28. 1]T. Výtisk, R. Janalík, Experimental Determination of Flue Gases
Parameters, (2015).
The paper by T. Výtisk and R. Janalík titled "Experimental Determination of Flue Gases Parameters"
(2015) focuses on the experimental measurement and analysis of various parameters of flue gases
produced by combustion processes. The authors discuss the importance of accurate determination of
these parameters in order to assess the efficiency of combustion processes and to monitor and
control emissions.
The paper highlights the different methods and instruments that can be used to measure the key
parameters such as oxygen, carbon dioxide, carbon monoxide, nitrogen oxide, sulfur dioxide,
temperature, pressure, flow rate, moisture content, and particulate matter. The authors also discuss
the calculations involved in determining other properties of the flue gas such as heating value and
combustion efficiency.
Overall, the paper provides a comprehensive overview of the experimental determination of flue gas
parameters and their importance in assessing combustion processes and emissions control. It is a
useful resource for researchers, engineers, and professionals working in the field of combustion and
emissions control.
29. 2 S. N. Trivedi, R. C. Phadke, Flue Gas Conditioning (2018)

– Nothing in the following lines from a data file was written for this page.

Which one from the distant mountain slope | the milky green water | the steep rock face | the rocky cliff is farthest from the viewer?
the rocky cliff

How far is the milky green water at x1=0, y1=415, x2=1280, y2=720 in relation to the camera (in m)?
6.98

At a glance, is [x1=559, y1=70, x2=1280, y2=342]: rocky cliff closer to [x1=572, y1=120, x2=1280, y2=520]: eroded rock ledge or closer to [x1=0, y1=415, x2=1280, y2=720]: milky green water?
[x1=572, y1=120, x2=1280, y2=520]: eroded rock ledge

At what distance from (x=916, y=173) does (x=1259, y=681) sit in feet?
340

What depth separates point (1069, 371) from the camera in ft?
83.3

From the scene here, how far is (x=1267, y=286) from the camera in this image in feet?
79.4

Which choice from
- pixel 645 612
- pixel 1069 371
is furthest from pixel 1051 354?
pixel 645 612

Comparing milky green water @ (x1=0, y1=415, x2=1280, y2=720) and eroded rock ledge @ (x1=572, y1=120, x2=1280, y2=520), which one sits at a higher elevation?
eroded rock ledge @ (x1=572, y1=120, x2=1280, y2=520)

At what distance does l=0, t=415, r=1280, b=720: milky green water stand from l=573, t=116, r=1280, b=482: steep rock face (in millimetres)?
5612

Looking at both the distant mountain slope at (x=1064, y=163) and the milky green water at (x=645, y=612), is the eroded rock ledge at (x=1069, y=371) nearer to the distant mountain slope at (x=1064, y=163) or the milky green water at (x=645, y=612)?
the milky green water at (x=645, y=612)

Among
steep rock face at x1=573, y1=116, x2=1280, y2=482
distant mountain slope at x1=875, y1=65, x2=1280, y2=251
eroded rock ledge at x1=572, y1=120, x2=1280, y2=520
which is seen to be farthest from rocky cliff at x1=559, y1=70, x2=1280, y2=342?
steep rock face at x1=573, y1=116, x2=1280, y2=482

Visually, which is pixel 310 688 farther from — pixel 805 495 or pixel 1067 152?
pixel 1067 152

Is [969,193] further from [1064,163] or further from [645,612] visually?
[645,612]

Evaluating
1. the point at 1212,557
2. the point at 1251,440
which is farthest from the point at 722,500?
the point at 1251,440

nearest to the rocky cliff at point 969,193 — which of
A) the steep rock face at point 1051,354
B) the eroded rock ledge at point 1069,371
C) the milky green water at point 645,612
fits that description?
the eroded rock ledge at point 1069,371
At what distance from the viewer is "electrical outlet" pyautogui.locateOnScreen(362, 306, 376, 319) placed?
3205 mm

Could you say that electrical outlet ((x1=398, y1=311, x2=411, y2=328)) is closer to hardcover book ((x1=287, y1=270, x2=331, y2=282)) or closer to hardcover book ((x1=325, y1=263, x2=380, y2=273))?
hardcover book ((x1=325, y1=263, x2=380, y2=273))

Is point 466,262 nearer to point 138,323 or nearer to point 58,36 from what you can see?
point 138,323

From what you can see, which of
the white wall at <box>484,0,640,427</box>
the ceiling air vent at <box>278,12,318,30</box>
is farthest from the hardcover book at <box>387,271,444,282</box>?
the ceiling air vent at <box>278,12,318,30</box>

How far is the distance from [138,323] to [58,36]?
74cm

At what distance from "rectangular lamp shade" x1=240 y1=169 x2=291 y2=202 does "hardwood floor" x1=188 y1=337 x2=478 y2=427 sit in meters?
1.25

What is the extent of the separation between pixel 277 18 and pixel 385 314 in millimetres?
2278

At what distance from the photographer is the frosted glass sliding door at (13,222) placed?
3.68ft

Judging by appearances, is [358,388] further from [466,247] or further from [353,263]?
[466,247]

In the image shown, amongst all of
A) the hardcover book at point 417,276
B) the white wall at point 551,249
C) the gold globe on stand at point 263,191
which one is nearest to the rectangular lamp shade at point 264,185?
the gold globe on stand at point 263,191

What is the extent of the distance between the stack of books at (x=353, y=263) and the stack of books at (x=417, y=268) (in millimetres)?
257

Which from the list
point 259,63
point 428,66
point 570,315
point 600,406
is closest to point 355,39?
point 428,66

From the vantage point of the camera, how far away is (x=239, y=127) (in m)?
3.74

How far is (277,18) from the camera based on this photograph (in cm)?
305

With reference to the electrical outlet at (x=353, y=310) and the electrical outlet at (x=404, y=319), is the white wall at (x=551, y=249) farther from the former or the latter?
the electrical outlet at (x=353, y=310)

The paper by S. N. Trivedi and R. C. Phadke titled "Flue Gas Conditioning"
(2018) focuses on the methods and importance of flue gas conditioning in
improving the efficiency of flue gas treatment systems. The authors provide a
comprehensive overview of various flue gas conditioning techniques, including
the use of sorbent injection, humidification, and cooling.
The paper explains that the primary purpose of flue gas conditioning is to modify
the physical and chemical properties of flue gas in order to optimize the
performance of downstream equipment, such as scrubbers and electrostatic
precipitators. The authors discuss how the use of sorbent injection can
effectively control the emission of acidic gases, while humidification and cooling
can improve the efficiency of particulate removal systems.

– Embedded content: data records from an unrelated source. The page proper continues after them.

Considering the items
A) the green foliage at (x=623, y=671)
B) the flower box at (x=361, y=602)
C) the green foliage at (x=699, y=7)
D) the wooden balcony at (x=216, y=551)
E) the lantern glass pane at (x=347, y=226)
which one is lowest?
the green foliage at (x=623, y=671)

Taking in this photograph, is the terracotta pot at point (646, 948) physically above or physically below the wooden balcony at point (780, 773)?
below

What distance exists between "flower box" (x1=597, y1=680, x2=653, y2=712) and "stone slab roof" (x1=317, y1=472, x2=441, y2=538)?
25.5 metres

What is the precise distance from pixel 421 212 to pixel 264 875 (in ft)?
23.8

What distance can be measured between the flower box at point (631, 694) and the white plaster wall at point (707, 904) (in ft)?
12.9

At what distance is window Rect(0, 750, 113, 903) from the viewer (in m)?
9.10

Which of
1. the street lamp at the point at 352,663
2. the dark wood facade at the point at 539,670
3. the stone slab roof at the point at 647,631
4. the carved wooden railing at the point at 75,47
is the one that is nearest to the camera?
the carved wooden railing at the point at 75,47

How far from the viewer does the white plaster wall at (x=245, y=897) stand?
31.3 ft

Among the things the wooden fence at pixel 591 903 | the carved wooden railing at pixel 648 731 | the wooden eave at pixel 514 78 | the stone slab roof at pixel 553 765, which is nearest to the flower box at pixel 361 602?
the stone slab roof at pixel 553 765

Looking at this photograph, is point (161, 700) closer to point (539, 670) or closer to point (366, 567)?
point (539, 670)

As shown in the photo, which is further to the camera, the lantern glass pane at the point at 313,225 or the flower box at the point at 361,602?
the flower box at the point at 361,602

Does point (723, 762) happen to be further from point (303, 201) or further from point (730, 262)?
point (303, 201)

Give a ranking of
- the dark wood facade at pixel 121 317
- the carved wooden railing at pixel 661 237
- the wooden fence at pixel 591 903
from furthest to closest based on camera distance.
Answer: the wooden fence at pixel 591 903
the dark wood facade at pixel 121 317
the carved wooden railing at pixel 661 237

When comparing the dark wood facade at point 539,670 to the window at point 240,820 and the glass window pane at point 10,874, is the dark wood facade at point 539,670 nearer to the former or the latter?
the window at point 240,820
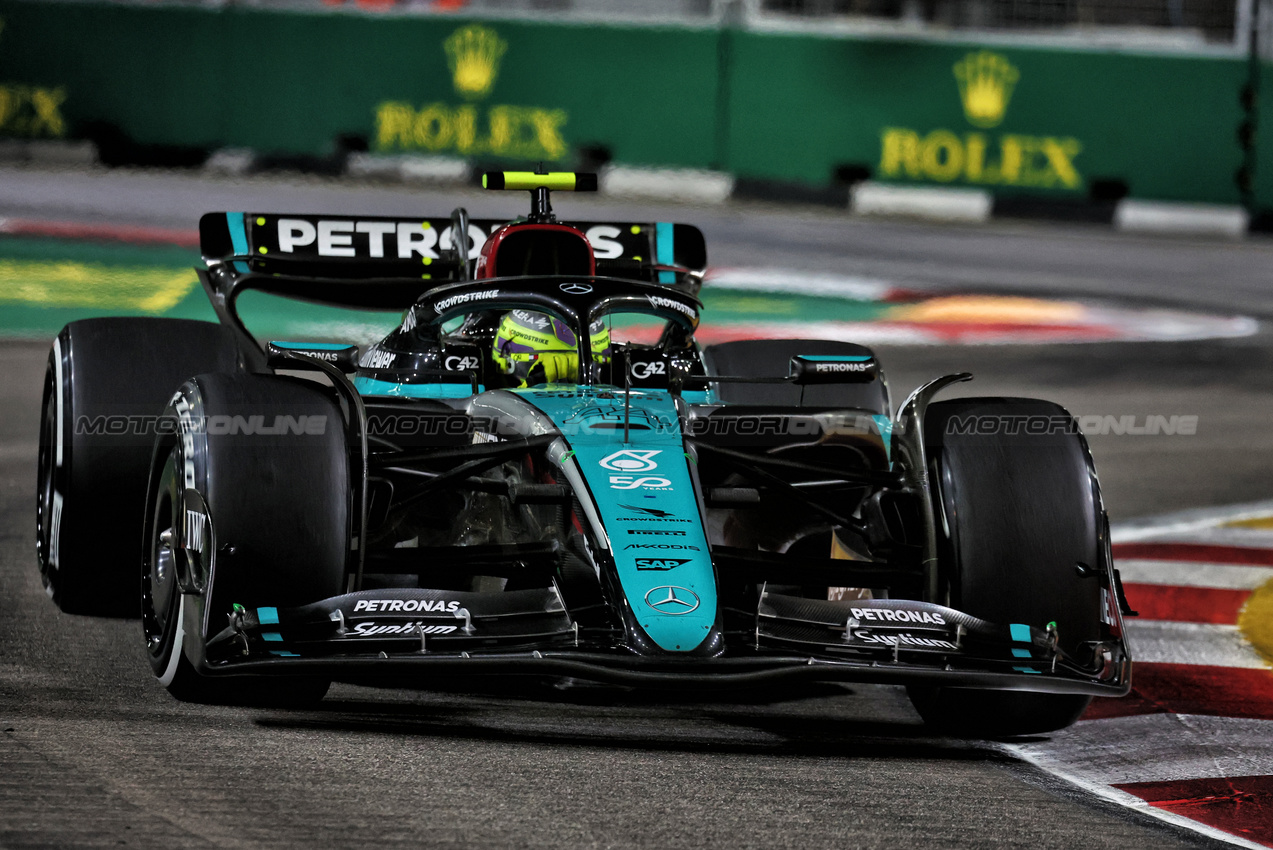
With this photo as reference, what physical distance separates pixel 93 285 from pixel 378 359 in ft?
26.4

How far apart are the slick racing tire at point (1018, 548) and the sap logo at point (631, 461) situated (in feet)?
2.69

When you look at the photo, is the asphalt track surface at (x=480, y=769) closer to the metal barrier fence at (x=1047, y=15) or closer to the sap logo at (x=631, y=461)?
the sap logo at (x=631, y=461)

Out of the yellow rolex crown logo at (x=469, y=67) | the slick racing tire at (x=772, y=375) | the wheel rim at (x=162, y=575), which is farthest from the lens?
the yellow rolex crown logo at (x=469, y=67)

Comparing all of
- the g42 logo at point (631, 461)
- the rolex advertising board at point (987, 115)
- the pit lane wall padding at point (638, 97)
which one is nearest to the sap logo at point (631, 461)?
the g42 logo at point (631, 461)

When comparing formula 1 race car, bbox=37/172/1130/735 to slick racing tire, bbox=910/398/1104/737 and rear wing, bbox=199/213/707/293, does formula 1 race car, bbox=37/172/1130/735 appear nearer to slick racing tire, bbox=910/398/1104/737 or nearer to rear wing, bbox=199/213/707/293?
slick racing tire, bbox=910/398/1104/737

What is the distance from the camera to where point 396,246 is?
842 cm

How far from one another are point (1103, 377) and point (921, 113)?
326 inches

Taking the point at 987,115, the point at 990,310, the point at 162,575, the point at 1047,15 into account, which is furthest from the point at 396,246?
the point at 1047,15

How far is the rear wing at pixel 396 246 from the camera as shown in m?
8.12

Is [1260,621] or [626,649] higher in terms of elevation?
[626,649]

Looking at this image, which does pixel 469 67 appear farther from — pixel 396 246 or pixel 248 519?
pixel 248 519

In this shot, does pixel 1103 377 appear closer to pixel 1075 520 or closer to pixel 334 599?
pixel 1075 520

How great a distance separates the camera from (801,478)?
6133 mm

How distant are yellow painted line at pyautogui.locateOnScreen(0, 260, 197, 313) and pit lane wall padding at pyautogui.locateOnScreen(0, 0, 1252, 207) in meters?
5.80
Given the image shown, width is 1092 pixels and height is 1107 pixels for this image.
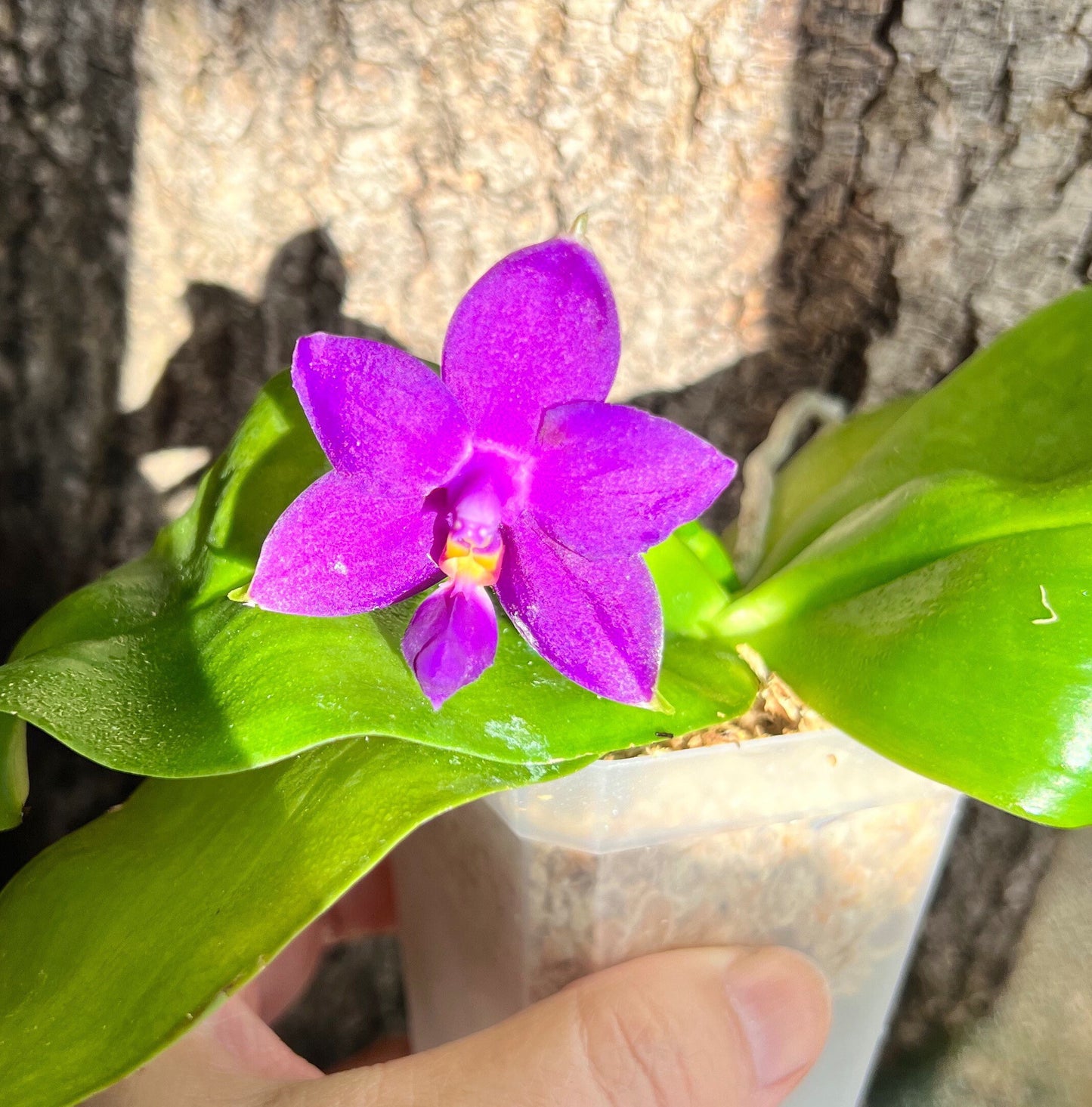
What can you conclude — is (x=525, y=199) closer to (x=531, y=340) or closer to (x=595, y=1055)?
(x=531, y=340)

Overall, the paper provides a useful overview of the importance of flue gas
conditioning in improving the efficiency of flue gas treatment systems, as well as
the various methods and considerations associated with implementing these
systems. It is a valuable resource for researchers, engineers, and professionals
working in the field of emissions control and air pollution mitigation.

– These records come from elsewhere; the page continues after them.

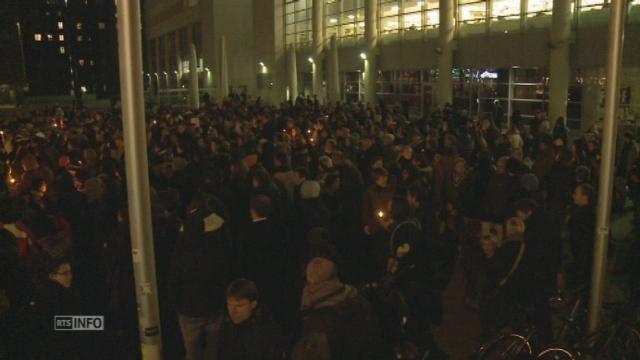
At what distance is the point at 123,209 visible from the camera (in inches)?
264

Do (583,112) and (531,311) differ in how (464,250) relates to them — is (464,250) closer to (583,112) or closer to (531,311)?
(531,311)

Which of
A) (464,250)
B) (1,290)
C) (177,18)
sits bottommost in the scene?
(464,250)

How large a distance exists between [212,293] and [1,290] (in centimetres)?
163

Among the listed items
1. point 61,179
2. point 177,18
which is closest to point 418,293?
point 61,179

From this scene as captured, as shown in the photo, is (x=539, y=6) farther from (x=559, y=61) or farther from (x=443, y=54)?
(x=443, y=54)

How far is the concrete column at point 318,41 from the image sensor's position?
40531 mm

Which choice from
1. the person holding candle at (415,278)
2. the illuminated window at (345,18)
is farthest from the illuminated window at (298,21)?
the person holding candle at (415,278)

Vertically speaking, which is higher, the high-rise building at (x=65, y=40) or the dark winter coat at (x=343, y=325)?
the high-rise building at (x=65, y=40)

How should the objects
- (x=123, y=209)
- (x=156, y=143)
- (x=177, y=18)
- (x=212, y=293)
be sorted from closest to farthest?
A: 1. (x=212, y=293)
2. (x=123, y=209)
3. (x=156, y=143)
4. (x=177, y=18)

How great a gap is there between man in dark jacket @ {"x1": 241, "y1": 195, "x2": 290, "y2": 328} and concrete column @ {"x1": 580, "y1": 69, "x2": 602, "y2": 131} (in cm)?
1829

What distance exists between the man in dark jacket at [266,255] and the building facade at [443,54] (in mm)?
16829

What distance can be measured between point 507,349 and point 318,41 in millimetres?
36285

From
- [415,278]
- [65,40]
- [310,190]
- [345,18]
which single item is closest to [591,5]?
[310,190]

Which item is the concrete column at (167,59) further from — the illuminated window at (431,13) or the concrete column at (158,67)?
the illuminated window at (431,13)
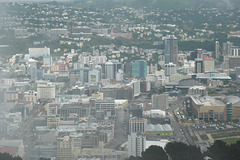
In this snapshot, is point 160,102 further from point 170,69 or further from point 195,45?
point 195,45

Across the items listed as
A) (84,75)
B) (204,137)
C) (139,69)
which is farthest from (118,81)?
(204,137)

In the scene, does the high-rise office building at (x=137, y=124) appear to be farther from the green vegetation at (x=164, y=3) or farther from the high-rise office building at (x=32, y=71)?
the high-rise office building at (x=32, y=71)

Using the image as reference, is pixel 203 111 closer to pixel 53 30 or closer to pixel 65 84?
pixel 65 84

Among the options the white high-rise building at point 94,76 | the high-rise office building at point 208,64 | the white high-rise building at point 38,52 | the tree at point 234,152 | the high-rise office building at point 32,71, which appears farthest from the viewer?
the white high-rise building at point 38,52

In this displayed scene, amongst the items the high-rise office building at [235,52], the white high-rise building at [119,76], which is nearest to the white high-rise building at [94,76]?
the white high-rise building at [119,76]

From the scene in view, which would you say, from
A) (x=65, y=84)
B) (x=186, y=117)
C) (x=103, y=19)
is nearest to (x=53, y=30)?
(x=103, y=19)
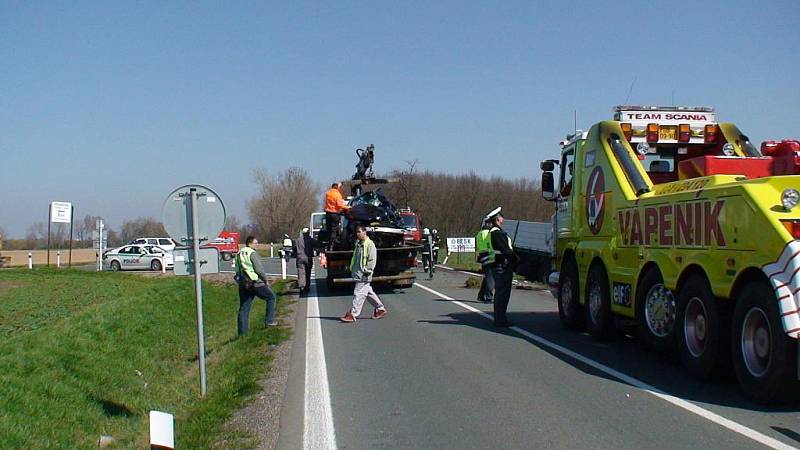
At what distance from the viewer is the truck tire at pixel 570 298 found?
12648 mm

30. [3]David F. Dyer and Glennon Maples, Boiler Efficiency Improvement(1991)
The paper by David F. Dyer and Glennon Maples titled "Boiler Efficiency Improvement" (1991)
discusses the various methods and techniques for improving the efficiency of industrial boilers. The
authors highlight the importance of maximizing boiler efficiency in order to reduce fuel consumption
and operating costs, as well as to minimize environmental impacts.
The paper provides a detailed analysis of the various factors that can impact boiler efficiency, including
combustion air supply, excess air, fuel properties, boiler design, and operating conditions. The authors
also discuss the different approaches to boiler efficiency improvement, including retrofits, upgrades,
and replacement of equipment.
The paper highlights the importance of regular maintenance and tuning of boilers to ensure optimal
performance and efficiency. The authors provide guidelines for performing boiler performance testing
and analysis, and discuss the use of instrumentation and control systems for improving boiler
efficiency.
Overall, the paper provides a comprehensive overview of the methods and considerations for
improving the efficiency of industrial boilers. It is a useful resource for engineers, facility managers, and
professionals working in the field of energy efficiency and sustainability.